Sea como sea es un estado paradójico: alguna vez una mujer que duró en estado de coma casi un año para finalmente morir y que tenía escasos momentos de “lucidez” en los que respondía a lo que sucedía afuera, dio muestra de ese desencuentro que sufrimos más bien los que estamos acá de la raya. Los que pretendemos normar lo bien o lo mal de otro a partir de nuestros criterios autosuficientes de normalidad o bienestar.
Sucedió una tarde cuando la enfermera que la cuidaba se acercó y como sin pensar le dijo, ay señora Julie, pobrecita, y le miró el rostro. La mujer, alguien que había vivido hacia afuera intensamente, pero también con un mundo interno muy rico y casi desconocido para los que la rodeábamos, contestó con un hilo de voz pero con seguridad lapidaria, ¡qué pobrecita ni qué pobrecita!, dejando ver a todos los presentes que detrás de ese cuerpo aparentemente exánime, sus signos vitales disminuidos, existía un proceso intensísimo de visiones, sueños y reacomodos de toda una vida: quizá esa mujer los rearmaba y tejía. Tal vez morir fue el punto final de ese flujo de tiempos y cruces de caminos.

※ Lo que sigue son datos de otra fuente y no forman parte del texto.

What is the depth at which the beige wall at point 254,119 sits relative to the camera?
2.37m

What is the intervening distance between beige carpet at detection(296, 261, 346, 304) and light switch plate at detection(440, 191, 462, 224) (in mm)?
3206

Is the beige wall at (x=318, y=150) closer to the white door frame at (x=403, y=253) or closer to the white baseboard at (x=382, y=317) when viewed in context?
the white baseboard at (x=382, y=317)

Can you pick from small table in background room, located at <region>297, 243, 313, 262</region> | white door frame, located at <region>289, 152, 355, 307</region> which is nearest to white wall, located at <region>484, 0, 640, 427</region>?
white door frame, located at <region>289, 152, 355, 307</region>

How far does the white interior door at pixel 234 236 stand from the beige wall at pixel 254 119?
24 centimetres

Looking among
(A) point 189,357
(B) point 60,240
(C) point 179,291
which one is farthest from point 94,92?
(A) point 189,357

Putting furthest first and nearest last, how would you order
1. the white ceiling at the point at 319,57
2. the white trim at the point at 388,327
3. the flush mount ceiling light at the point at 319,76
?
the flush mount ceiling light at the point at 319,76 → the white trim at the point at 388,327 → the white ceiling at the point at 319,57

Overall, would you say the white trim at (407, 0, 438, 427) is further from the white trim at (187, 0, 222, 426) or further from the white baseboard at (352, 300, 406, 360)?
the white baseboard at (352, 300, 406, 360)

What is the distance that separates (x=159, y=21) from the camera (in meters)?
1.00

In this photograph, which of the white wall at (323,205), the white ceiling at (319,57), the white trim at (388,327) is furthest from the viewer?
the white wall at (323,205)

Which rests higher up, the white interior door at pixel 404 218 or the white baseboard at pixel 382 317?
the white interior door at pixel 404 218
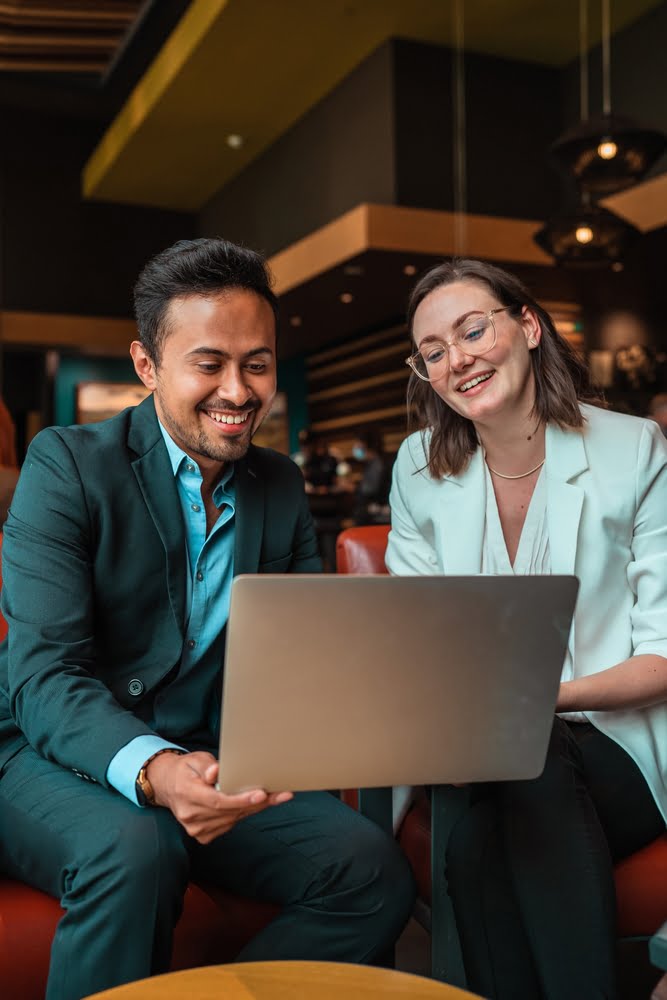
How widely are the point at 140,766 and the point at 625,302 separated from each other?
7.29m

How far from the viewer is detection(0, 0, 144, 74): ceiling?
794 centimetres

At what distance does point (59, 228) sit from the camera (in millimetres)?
10859

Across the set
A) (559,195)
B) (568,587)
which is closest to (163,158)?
(559,195)

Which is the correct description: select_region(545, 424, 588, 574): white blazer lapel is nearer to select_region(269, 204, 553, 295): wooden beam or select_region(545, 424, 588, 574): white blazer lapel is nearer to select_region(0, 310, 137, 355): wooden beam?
select_region(269, 204, 553, 295): wooden beam

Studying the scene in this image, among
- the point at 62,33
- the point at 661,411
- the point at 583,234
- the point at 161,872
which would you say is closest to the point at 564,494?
the point at 161,872

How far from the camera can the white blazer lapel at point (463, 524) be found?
1.86m

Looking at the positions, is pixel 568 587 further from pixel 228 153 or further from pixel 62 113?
pixel 62 113

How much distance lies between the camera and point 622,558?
1757 millimetres

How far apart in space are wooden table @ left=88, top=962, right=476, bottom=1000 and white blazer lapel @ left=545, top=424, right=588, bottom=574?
0.85 metres

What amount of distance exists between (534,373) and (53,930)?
4.20 feet

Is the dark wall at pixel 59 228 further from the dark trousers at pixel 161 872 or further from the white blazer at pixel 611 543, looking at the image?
the dark trousers at pixel 161 872

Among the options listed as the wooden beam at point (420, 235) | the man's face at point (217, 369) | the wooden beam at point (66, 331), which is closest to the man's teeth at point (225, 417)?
the man's face at point (217, 369)

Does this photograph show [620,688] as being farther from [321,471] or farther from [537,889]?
[321,471]

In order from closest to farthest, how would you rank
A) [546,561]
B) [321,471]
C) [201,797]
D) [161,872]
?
1. [201,797]
2. [161,872]
3. [546,561]
4. [321,471]
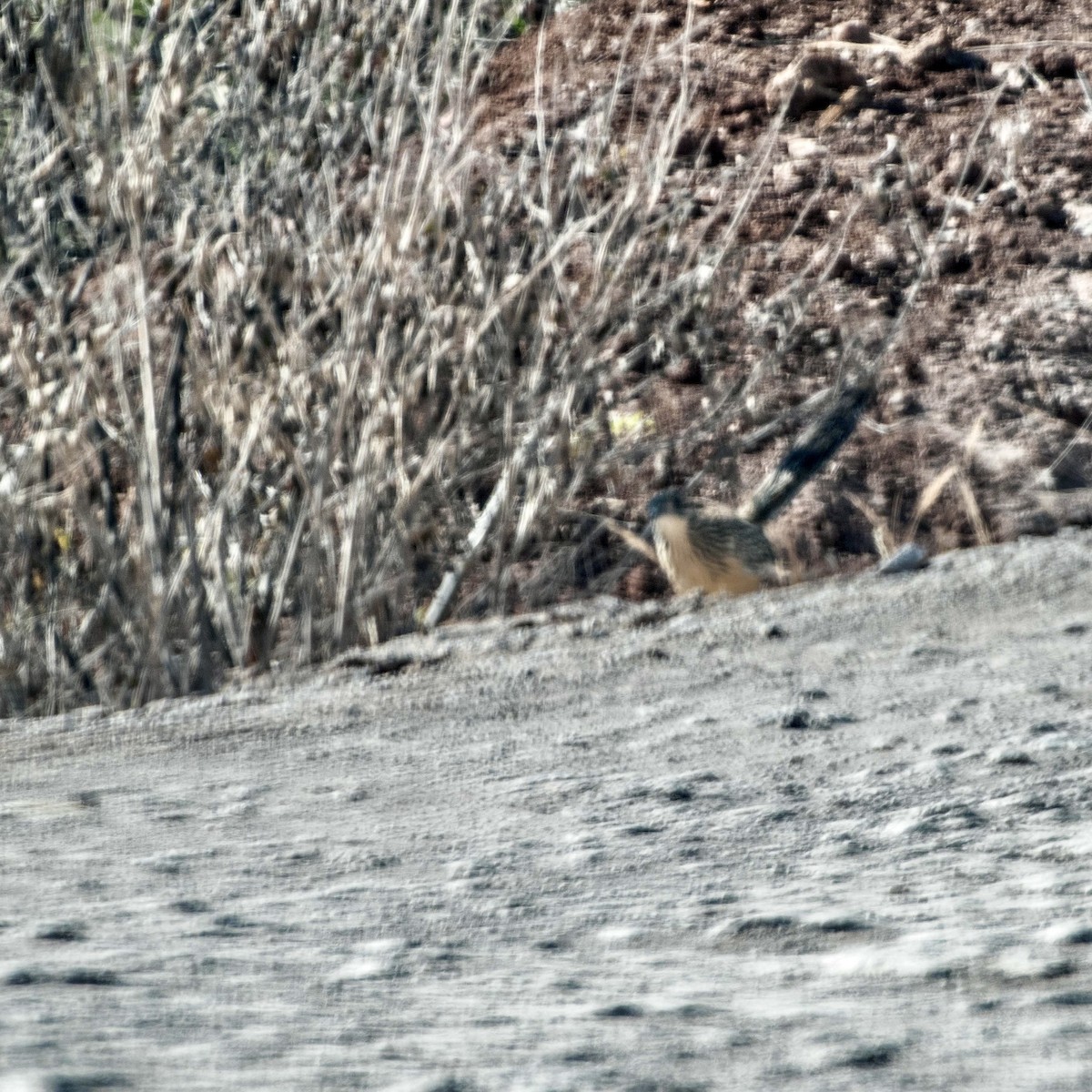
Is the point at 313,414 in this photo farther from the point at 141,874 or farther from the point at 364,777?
the point at 141,874

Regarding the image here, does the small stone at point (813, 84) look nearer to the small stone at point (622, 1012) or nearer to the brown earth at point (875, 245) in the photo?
the brown earth at point (875, 245)

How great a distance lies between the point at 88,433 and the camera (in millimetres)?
4102

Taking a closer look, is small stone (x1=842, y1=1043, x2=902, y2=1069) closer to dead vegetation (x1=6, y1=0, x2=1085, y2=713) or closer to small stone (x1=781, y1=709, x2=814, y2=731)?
small stone (x1=781, y1=709, x2=814, y2=731)

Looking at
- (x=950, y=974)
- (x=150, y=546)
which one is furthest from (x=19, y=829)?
(x=950, y=974)

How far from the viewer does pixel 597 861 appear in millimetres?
2348

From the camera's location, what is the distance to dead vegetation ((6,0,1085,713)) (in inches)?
153

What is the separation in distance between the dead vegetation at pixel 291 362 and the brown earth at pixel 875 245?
0.07 meters

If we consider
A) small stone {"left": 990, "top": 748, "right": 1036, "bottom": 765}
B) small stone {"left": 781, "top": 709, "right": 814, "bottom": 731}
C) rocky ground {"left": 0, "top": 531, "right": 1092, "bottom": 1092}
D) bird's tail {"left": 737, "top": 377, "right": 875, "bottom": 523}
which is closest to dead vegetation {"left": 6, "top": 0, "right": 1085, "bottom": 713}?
bird's tail {"left": 737, "top": 377, "right": 875, "bottom": 523}

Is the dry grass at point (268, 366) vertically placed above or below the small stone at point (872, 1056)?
above

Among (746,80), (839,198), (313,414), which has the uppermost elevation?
(746,80)

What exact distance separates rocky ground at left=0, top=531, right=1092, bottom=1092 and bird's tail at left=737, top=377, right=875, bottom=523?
845mm

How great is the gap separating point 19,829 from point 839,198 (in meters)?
4.26

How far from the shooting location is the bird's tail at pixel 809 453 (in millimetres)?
4781

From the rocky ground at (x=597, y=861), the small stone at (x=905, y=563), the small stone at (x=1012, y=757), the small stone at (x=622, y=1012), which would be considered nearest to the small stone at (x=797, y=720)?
the rocky ground at (x=597, y=861)
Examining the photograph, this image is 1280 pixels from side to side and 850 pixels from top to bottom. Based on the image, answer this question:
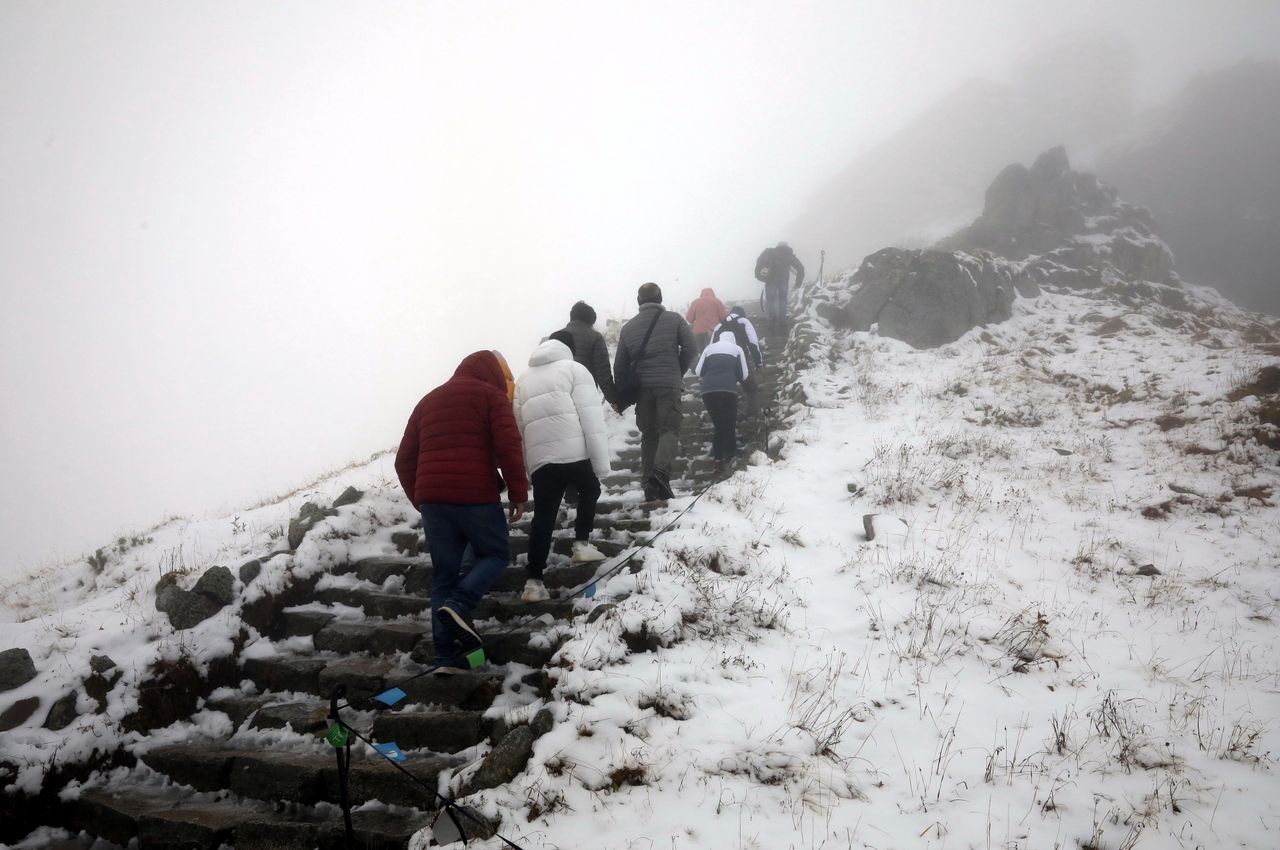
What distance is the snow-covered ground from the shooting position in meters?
2.76

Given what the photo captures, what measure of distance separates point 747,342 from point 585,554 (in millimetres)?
5491

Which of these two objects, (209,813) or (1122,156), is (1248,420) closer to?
(209,813)

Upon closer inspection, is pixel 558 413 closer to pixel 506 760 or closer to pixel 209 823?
pixel 506 760

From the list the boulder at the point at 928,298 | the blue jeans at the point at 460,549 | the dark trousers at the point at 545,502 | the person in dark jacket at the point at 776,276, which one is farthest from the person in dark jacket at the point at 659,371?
the boulder at the point at 928,298

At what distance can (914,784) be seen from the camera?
290 centimetres

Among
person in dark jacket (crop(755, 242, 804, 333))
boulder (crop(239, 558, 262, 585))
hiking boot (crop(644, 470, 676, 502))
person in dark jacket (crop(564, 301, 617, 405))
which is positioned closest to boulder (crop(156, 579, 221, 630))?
boulder (crop(239, 558, 262, 585))

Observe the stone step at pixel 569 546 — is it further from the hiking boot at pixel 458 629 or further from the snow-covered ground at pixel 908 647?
the hiking boot at pixel 458 629

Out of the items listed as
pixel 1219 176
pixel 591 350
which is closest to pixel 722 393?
pixel 591 350

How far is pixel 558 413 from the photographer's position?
4754mm

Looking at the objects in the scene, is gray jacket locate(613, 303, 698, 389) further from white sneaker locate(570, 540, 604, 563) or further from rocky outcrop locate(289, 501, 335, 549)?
rocky outcrop locate(289, 501, 335, 549)

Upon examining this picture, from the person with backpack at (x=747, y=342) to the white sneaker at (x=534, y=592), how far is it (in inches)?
200

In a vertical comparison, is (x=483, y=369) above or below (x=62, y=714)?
above

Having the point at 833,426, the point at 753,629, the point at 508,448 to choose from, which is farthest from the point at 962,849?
the point at 833,426

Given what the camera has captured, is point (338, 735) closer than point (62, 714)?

En verdad no sabemos mucho de los estados de excepción. Podemos atestiguar cambios fisiológicos, químicos, eléctricos, ritmos cardiacos, presión sanguínea, movimientos, pero qué nos dicen de lo que sucede tras la puerta de ese cine particular que los seres proyectamos, parte fundamental sin la cual, por más vida medida por aparatos no seríamos. Dónde están en esos momentos esos seres que nos preocupan. Cómo y dónde alcanzarles una sonrisa o una presencia. Cómo y por qué medirlos. Cuánto de nuestra angustia por ellos es premonición de nuestro propio desamparo.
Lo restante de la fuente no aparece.